この一連の処理を実行しているのがOSの役割です。ハードディスクなどの磁気ディスクの場合は、1セクタは512バイト、光ディスクの場合、1セクタは2048バイトとなっています。
バッドセクターとは
セクターが問題になるのは、BADが発生した場合です。所謂、バッドセクターと呼ばれるもので、ハードディスク上にバッドセクターが出来、OS側がそれを感知した場合、自動でスキャンディスク(チェックディスク)が開始され、バッドセクター上のデータは除外されます。
目次からも外されるため、フォルダ名やファイル名なども消失し、「found」フォルダや「.chk」ファイル化し、Windowsパソコンから呼び出すことも閲覧することも出来なくなります。

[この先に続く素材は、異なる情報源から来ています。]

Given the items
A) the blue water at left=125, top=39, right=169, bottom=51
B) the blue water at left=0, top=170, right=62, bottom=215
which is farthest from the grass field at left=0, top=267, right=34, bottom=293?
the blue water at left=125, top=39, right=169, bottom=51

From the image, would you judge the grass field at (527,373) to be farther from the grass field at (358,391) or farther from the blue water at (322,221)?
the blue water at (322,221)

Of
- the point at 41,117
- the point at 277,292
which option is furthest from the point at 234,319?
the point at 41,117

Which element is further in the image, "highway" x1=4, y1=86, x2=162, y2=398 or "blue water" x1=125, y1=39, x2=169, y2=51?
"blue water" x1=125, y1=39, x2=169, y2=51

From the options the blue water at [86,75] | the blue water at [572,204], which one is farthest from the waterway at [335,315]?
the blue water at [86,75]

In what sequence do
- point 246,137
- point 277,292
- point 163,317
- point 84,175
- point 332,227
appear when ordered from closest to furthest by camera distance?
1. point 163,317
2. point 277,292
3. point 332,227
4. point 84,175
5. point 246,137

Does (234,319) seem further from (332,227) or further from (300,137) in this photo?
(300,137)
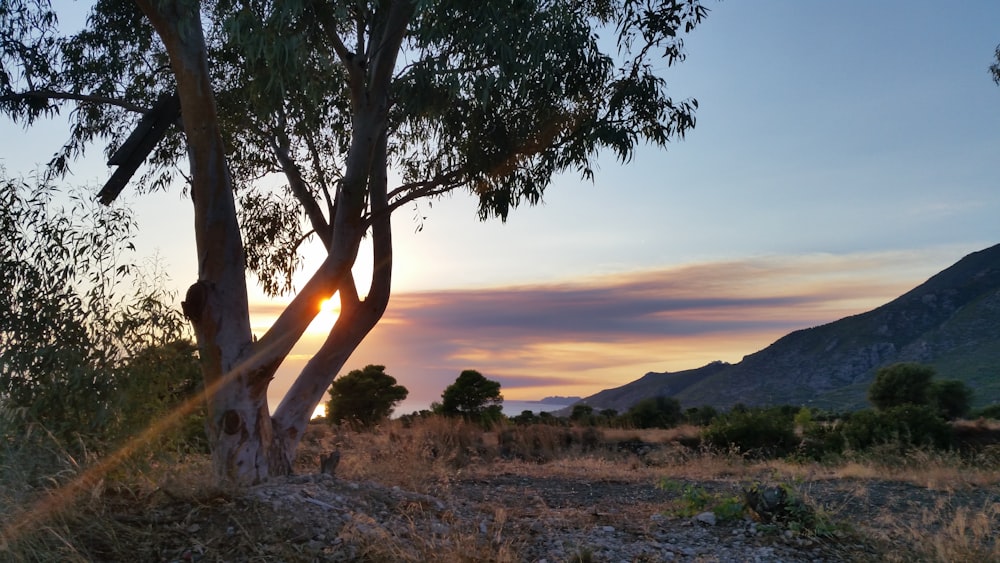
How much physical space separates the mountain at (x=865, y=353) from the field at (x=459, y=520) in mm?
46880

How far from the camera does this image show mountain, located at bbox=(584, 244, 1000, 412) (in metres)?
59.9

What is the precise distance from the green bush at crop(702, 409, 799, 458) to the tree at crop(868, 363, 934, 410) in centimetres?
1312

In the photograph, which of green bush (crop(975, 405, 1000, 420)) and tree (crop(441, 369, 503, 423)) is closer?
tree (crop(441, 369, 503, 423))

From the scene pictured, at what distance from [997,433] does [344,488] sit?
51.8 ft

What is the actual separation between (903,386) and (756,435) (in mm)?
14421

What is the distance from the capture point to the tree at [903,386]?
27891mm

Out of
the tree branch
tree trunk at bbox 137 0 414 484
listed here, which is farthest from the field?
the tree branch

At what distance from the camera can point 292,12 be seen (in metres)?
7.68

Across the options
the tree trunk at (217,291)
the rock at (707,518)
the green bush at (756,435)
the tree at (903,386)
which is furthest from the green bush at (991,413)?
the tree trunk at (217,291)

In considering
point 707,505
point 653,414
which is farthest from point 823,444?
point 653,414

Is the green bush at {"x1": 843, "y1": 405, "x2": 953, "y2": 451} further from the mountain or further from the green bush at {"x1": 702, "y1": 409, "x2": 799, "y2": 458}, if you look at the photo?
the mountain

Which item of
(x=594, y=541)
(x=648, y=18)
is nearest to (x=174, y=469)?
(x=594, y=541)

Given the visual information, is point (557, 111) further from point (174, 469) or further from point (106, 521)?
point (106, 521)

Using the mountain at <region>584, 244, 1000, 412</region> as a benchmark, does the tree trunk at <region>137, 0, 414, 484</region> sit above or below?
above
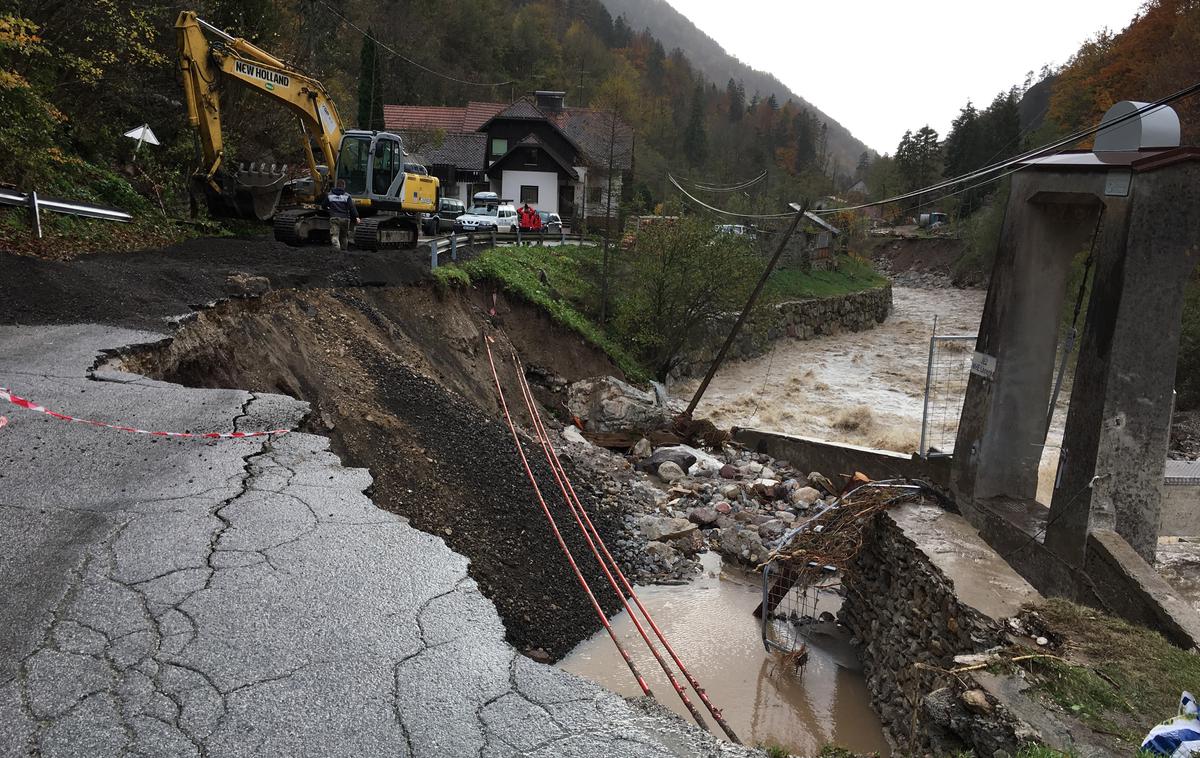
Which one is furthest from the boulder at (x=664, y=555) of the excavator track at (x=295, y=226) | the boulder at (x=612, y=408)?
the excavator track at (x=295, y=226)

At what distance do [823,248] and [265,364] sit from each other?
143 ft

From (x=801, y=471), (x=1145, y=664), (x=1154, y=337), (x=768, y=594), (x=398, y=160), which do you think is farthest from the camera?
(x=398, y=160)

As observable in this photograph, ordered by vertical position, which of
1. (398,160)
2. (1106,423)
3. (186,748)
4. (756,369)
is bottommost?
(756,369)

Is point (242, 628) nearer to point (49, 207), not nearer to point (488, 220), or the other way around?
point (49, 207)

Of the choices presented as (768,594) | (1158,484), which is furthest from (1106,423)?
(768,594)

クラスタサイズによってディスク上のサイズが大きく違う
クラスタはファイル保存の最小単位です。そのためクラスタが大きく設定されているフォーマット形式の場合、小さなデータと多少大きなデータがディスク上のサイズでは同じかほとんど変わらない現象が発生します。
尚、クラスタサイズは、ファイルシステム毎に単位が決まっており、512バイトから128Kバイトとなっているケースが一般的です。現在、使われているファイルシシステムではすべて4Kバイト(8セクター)以上が最小単位のクラスターサイズとなっているのがほとんどです。
一部、ウィンドウズ98やME、USB外付けHDDではFAT32のファイルシシステムであったため、512バイトからとなっています。このクラスタは必ずしもディスク上で連続してまとめられている訳ではありません。複数のトラックにまたがるケースも良くあります。
「サイズ」と「ディスク上のサイズ」
「サイズ」がファイルの実際のファイル容量です。ですが、ハードディスクはクラスタ単位でデータを扱うため、ファイルの実サイズとディスクサイズが異なります。
例えば、4Kバイトのクラスタだと、例え、たった1バイトのファイルでも、ディスク上では4Kバイトを使用する事になります。そのため、実際のファイルサイズよりも、「ディスク上のサイズ」の方が大きくなります。
この逆は起きませんが、また「ディスク上のサイズ」が実際のデータサイズよりも小さくなることはありません。
特にデータサイズは多くないのに、「ディスク上のサイズ」が極端に増えるケースがあります。それはファイル数が多いケースです。そのため同じ実際の「データサイズ」が同じでもも、ファイル数が多いケースでは、「ディスク上のサイズ」が増えてしまい大きく違うケースが発生します。
注意が必要なクラスタギャップ
気を付けなければいけないのは、フォルダのプロパティで「データサイズ」だけを確認し、「ディスク上のサイズ」を確認し忘れたケースです。
この状態で、ハードディスクにデータを移動したり、コピーしたりしようとした場合、空き容量がギリギリの場合、「ディスク上のサイズ」を超えてしまい、コピーできないことがあります。このようなUSB外付けHDDなどの記録メディアにコピーする場合、「データサイズ」だけではなく、必ず「ディスク上のサイズ」を確認すように気を付けましょう。
データの種類や数などによっても「データサイズ」と「ディスク上のサイズ」がほとんど同じだったり、全く違うケースがありますが、これら「サイズ」と「ディスク上のサイズ」の差をクラスタギャップと呼びます。